Manchester Metropolitan University: Audit of Policy and Practice on Flexible Working You are here: Home » Case Studies
EW Group was commissioned by Manchester Metropolitan University to assess current working arrangements within the university. We also undertook a review of the informal flexible working arrangements within the University and made recommendations about how best flexible working might be formalised in the future, taking into account the preferences of staff and current best practice.
Having first researched best practice across sectors, including higher education, we drew up a questionnaire that helped staff and managers identify preferred flexible working options as well as organisational support that would be needed to make a new system effective.
The analysis of the questionnaires focused on three key areas:
Issues which were important to people at work (ranked 1-9, 1= most important);
Participants were asked how much control they felt they had over their working arrangements; and
Participants were asked to choose their three most preferred options for flexible working.
Following on from the questionnaire we facilitated one-to-one interviews and focus groups with a wide range of staff and managers.

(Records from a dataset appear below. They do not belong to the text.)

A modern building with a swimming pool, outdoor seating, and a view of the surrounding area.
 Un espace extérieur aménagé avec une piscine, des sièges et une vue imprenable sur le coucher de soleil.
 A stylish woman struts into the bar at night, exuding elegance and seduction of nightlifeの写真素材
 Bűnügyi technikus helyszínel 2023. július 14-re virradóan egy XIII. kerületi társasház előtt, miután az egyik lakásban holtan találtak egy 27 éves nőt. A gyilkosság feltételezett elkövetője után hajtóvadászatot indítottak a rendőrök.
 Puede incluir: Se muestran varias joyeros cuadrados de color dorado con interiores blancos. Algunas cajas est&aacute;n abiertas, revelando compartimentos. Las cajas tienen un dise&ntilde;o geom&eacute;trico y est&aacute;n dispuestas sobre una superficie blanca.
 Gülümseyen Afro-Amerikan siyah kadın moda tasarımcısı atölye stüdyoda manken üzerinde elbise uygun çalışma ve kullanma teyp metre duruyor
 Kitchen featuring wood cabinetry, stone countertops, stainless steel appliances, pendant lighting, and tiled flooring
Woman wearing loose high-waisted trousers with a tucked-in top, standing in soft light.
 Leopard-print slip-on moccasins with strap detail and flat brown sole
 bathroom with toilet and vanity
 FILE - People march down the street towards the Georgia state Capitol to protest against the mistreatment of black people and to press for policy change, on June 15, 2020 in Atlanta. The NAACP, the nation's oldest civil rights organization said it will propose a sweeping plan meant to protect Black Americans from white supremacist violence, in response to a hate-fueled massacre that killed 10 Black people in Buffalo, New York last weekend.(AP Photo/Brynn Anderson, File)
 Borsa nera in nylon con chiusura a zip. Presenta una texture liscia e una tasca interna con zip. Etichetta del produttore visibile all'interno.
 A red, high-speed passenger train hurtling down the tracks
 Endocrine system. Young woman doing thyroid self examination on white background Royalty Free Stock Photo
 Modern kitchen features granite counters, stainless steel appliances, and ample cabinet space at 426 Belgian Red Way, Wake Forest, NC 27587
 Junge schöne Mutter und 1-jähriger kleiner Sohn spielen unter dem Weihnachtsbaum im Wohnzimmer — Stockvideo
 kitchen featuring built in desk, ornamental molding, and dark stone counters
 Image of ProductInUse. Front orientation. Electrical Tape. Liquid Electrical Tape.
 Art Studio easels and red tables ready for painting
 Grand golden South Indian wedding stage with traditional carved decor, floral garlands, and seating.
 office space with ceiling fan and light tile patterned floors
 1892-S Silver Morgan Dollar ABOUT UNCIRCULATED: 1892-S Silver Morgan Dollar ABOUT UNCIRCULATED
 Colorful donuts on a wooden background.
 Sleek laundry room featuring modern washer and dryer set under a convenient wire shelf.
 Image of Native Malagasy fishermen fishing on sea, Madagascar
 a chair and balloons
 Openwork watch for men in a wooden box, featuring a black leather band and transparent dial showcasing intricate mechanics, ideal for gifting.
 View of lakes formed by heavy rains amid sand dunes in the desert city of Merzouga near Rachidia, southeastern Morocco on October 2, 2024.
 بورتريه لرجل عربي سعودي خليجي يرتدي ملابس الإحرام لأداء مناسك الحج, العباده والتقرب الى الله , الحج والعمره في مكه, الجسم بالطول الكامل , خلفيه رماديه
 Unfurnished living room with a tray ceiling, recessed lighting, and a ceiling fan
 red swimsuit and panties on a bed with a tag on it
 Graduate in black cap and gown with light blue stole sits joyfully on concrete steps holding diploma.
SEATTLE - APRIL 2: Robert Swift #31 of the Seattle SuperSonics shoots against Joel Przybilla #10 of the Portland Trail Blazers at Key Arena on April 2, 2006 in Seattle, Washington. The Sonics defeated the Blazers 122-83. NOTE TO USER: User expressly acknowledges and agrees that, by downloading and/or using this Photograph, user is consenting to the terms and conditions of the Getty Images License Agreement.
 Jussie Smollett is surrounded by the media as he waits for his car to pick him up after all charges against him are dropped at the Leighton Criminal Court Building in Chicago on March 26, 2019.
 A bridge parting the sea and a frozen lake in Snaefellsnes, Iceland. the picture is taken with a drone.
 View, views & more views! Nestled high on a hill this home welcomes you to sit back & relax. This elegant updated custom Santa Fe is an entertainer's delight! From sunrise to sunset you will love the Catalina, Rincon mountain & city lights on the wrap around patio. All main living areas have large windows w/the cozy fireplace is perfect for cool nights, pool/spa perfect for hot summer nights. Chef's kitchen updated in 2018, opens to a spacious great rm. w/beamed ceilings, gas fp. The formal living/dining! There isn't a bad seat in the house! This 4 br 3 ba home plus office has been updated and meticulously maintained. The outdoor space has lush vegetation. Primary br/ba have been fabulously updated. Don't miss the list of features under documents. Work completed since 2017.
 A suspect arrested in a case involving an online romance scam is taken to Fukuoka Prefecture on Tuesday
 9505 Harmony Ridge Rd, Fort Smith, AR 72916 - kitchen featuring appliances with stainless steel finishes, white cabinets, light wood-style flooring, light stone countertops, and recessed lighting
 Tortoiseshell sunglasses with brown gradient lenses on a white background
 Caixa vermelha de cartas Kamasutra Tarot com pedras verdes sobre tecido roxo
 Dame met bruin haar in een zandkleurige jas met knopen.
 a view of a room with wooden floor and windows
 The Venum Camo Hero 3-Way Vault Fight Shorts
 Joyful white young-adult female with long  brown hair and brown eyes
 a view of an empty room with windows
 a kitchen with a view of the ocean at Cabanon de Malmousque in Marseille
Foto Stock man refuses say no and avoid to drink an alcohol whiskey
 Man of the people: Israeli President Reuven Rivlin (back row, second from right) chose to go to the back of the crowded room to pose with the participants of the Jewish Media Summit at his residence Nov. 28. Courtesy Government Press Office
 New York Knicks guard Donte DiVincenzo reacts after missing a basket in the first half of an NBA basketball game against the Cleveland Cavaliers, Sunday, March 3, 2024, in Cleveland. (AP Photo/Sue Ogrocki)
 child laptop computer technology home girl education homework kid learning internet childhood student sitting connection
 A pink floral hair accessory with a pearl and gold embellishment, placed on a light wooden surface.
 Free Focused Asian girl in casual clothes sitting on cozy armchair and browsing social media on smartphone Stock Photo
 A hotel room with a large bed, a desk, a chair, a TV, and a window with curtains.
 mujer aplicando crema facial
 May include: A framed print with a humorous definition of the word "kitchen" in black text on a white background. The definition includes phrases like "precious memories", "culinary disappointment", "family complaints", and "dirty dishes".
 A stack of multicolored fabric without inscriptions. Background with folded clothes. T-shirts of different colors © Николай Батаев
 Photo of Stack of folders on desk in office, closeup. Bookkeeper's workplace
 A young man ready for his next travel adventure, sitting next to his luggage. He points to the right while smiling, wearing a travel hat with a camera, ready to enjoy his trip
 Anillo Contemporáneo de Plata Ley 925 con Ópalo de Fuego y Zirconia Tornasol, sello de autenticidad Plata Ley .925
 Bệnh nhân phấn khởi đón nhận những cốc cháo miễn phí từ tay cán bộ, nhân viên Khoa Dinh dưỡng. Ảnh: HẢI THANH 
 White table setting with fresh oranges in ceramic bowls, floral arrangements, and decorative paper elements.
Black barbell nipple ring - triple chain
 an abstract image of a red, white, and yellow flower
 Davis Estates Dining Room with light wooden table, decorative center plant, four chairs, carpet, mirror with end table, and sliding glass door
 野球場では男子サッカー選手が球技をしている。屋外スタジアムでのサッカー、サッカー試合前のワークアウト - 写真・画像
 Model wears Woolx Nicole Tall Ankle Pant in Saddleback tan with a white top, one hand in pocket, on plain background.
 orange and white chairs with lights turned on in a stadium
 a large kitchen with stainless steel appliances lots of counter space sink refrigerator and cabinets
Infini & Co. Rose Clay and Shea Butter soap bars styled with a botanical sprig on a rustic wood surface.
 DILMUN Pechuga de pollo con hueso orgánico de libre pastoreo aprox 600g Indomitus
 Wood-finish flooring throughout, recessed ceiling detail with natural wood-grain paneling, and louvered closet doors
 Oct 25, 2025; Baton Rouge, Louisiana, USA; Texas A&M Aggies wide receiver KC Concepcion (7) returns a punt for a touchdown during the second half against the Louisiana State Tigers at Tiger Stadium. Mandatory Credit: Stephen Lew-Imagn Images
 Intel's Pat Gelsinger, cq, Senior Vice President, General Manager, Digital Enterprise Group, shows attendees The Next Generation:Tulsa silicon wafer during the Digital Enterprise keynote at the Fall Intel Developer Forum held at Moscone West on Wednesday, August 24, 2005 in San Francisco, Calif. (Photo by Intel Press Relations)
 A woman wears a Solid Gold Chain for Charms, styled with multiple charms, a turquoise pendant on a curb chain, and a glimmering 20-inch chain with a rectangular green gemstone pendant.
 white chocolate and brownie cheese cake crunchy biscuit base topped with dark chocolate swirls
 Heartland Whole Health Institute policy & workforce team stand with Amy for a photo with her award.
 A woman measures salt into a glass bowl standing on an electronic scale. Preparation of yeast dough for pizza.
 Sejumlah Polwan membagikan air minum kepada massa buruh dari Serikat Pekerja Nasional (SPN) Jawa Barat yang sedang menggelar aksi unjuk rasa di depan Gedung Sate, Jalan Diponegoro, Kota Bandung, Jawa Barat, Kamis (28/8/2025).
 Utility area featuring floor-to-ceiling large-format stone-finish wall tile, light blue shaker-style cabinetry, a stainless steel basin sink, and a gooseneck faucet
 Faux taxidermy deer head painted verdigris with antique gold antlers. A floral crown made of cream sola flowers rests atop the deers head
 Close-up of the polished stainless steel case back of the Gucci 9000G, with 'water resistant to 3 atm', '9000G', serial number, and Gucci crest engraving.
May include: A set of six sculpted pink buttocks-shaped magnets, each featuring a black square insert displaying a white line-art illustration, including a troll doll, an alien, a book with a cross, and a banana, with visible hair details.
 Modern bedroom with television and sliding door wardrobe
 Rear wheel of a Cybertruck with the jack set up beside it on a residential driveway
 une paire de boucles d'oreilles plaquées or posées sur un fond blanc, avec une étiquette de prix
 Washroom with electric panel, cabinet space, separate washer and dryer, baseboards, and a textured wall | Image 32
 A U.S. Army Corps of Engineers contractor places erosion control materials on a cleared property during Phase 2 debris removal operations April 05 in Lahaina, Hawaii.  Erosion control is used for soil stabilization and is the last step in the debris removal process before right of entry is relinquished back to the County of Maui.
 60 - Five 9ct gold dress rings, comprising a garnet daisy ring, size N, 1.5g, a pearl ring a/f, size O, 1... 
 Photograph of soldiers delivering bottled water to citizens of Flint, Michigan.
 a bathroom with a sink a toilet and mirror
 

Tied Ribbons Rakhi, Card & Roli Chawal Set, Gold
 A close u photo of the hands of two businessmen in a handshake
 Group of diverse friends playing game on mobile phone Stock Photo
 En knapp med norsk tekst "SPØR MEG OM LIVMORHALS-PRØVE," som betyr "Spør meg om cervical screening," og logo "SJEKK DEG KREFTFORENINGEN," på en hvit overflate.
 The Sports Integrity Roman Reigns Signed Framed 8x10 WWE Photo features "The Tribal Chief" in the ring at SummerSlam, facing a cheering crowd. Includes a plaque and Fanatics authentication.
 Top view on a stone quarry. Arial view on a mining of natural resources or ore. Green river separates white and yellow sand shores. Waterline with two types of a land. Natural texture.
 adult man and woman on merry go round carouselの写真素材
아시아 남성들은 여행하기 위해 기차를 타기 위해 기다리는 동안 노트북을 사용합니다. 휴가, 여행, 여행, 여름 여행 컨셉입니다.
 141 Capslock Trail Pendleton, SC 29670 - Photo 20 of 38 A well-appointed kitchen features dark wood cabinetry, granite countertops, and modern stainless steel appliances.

The interviews and focus groups allowed participants to: Provide feedback on current access to flexible working opportunities;
Highlight any problems with current practice, including potential discrimination;
Provide feedback on new ways of flexible working which would benefit them and their colleagues; and
Provide feedback on procedures and support which would help them to implement flexible working in their areas.
Our survey report included recommendations relating to policy, procedures and practice. These formed the basis of an action plan developed by MMU which highlights the links between flexible working and discrimination in all areas of social identity – age, class, ethnicity, gender, sexuality, religion and disability.
We were clear in our findings that flexible working arrangements are of great benefit to any organisation, leading to more motivated, happier staff; a better retention rate, and to being seen as an ‘employer of choice’. More importantly, we recognised that although flexible working benefits all members of staff, there are clear equalities dimensions to flexible working, in that the impact of not being allowed to work flexibly impacts more on those from disadvantaged groups, who traditionally face discrimination in organisations. This includes black and minority ethnic staff, working class staff, lesbians and gay men, disabled staff, staff with particular religious beliefs, older and younger staff, and women.